▶ **What you have to do**
Please reproduce all of the data below word for word, keeping each line as it appears.

[Collected data]

*****

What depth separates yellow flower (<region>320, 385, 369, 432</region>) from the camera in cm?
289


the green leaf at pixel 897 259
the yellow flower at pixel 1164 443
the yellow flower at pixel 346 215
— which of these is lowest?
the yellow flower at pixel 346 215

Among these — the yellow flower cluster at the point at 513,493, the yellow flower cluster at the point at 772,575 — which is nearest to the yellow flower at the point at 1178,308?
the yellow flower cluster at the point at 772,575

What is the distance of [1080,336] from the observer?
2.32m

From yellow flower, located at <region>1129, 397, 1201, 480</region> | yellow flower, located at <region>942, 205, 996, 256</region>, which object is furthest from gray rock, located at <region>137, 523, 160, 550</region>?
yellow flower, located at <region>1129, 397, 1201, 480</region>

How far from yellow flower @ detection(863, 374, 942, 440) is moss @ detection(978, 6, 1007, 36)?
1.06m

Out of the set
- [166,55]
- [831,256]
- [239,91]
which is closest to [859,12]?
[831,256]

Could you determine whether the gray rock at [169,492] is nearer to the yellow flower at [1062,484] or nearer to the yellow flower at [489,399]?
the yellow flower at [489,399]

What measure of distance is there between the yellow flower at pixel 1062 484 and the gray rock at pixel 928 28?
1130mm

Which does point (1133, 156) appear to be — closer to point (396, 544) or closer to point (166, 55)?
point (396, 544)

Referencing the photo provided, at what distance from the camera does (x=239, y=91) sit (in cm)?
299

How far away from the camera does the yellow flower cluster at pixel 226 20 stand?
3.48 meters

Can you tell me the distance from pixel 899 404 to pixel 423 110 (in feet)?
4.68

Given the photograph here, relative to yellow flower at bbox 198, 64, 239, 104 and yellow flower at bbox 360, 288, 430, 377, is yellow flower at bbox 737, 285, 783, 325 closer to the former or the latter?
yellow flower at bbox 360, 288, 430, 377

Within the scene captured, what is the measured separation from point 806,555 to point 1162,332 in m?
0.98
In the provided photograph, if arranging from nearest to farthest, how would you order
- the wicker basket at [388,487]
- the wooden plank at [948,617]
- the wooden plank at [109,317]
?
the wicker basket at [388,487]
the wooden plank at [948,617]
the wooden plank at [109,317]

*****

▶ **Solution to this problem**
What depth separates yellow flower (<region>320, 385, 369, 432</region>) from the camera in cm?
289


the green leaf at pixel 897 259
the yellow flower at pixel 1164 443
the yellow flower at pixel 346 215
— which of these is lowest?
the yellow flower at pixel 346 215

Among these — the yellow flower cluster at the point at 513,493, the yellow flower cluster at the point at 772,575 — which is nearest to the yellow flower at the point at 1178,308?
the yellow flower cluster at the point at 772,575

What is the distance of [1080,336] from the observer?
2.32m

From yellow flower, located at <region>1129, 397, 1201, 480</region> | yellow flower, located at <region>942, 205, 996, 256</region>, which object is furthest from gray rock, located at <region>137, 523, 160, 550</region>?
yellow flower, located at <region>1129, 397, 1201, 480</region>

How far from yellow flower @ detection(863, 374, 942, 440) is moss @ detection(978, 6, 1007, 36)?
1.06m

Out of the set
- [166,55]
- [831,256]
- [239,91]
which is closest to [859,12]?
[831,256]

Could you determine whether the gray rock at [169,492] is nearer to the yellow flower at [1062,484] or nearer to the yellow flower at [489,399]?
the yellow flower at [489,399]

What measure of distance is there between the yellow flower at pixel 1062 484 and the gray rock at pixel 928 28?
1130mm

Which does point (1133, 156) appear to be — closer to point (396, 544) or closer to point (166, 55)?
point (396, 544)

Referencing the photo provided, at what distance from the camera does (x=239, y=91) sit (in cm)?
299

How far away from the camera does the yellow flower cluster at pixel 226 20 stand?
3.48 meters

Can you tell me the distance from pixel 899 404 to pixel 423 110 (in feet)?
4.68

Given the photograph here, relative to yellow flower at bbox 198, 64, 239, 104 and yellow flower at bbox 360, 288, 430, 377, is yellow flower at bbox 737, 285, 783, 325 closer to the former or the latter?
yellow flower at bbox 360, 288, 430, 377

Within the scene captured, what is the measured separation from point 806,555 to point 1162,332 in m?
0.98
In the provided photograph, if arranging from nearest to farthest, how would you order
- the wicker basket at [388,487]
- the wooden plank at [948,617]
- the wooden plank at [109,317]
?
the wicker basket at [388,487]
the wooden plank at [948,617]
the wooden plank at [109,317]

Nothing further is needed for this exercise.